Data supplied:
########################################

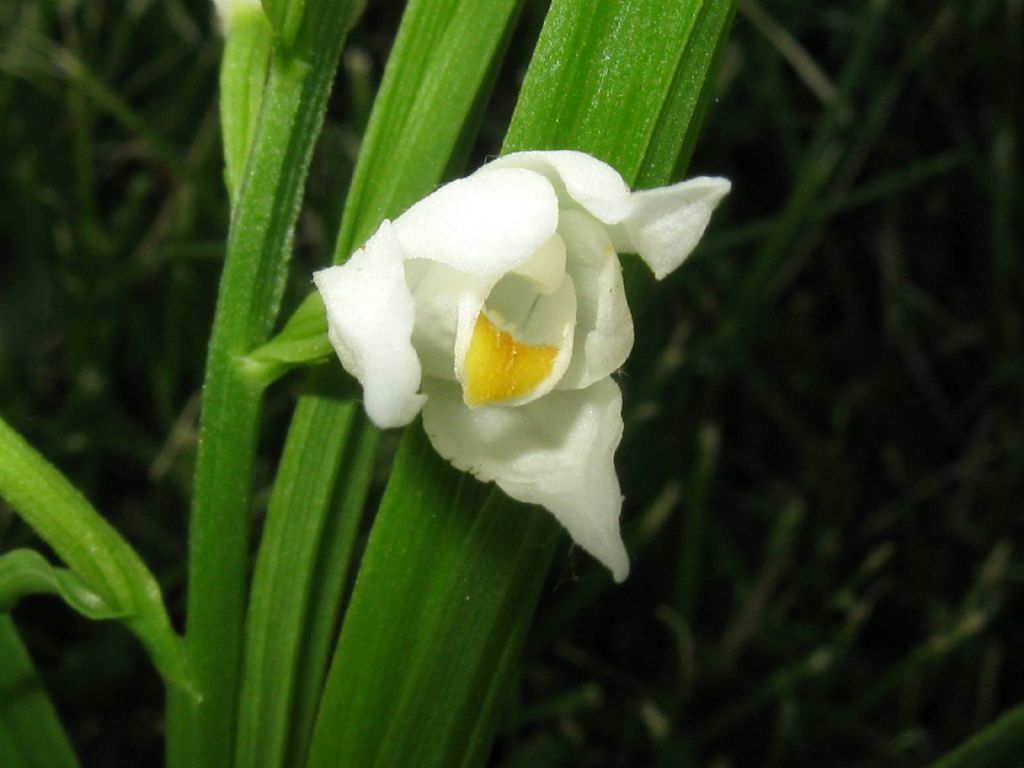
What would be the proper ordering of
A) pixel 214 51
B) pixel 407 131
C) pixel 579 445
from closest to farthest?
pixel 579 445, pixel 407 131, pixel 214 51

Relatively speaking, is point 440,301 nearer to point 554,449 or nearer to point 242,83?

########################################

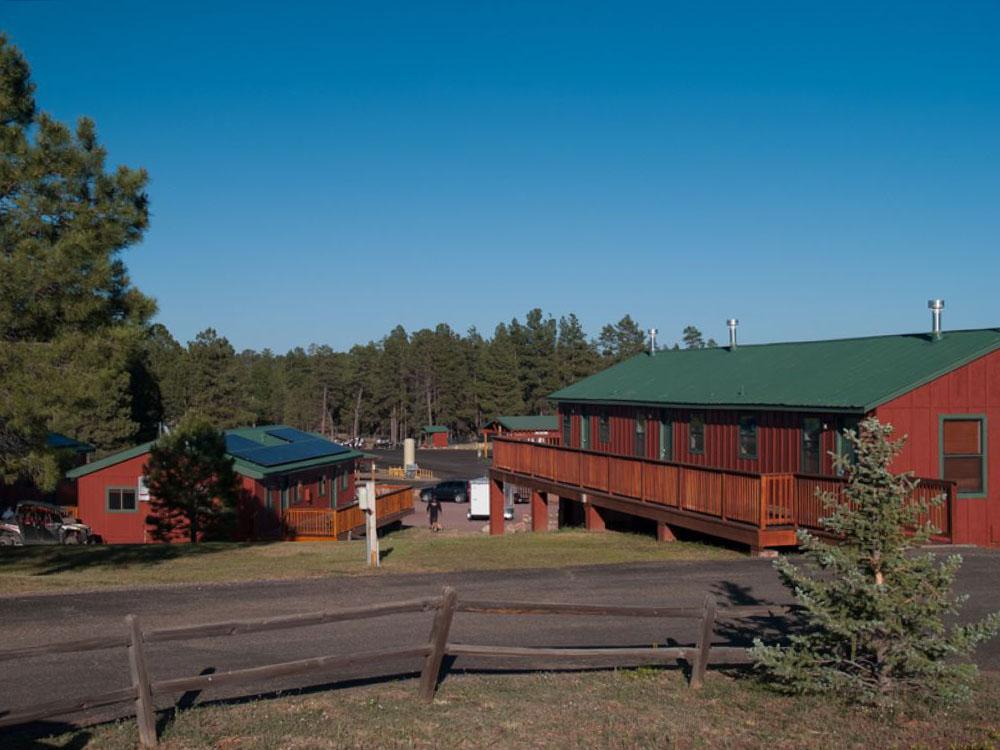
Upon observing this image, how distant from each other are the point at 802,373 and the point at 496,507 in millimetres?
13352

########################################

Task objective: Copy the lines starting with the one containing "What would be the proper ordering of" and ending with the one containing "pixel 579 445, pixel 407 131, pixel 214 51", with no changes.

Output of the exercise:
What would be the proper ordering of
A) pixel 214 51
B) pixel 407 131
C) pixel 579 445
from closest to farthest?
pixel 579 445, pixel 407 131, pixel 214 51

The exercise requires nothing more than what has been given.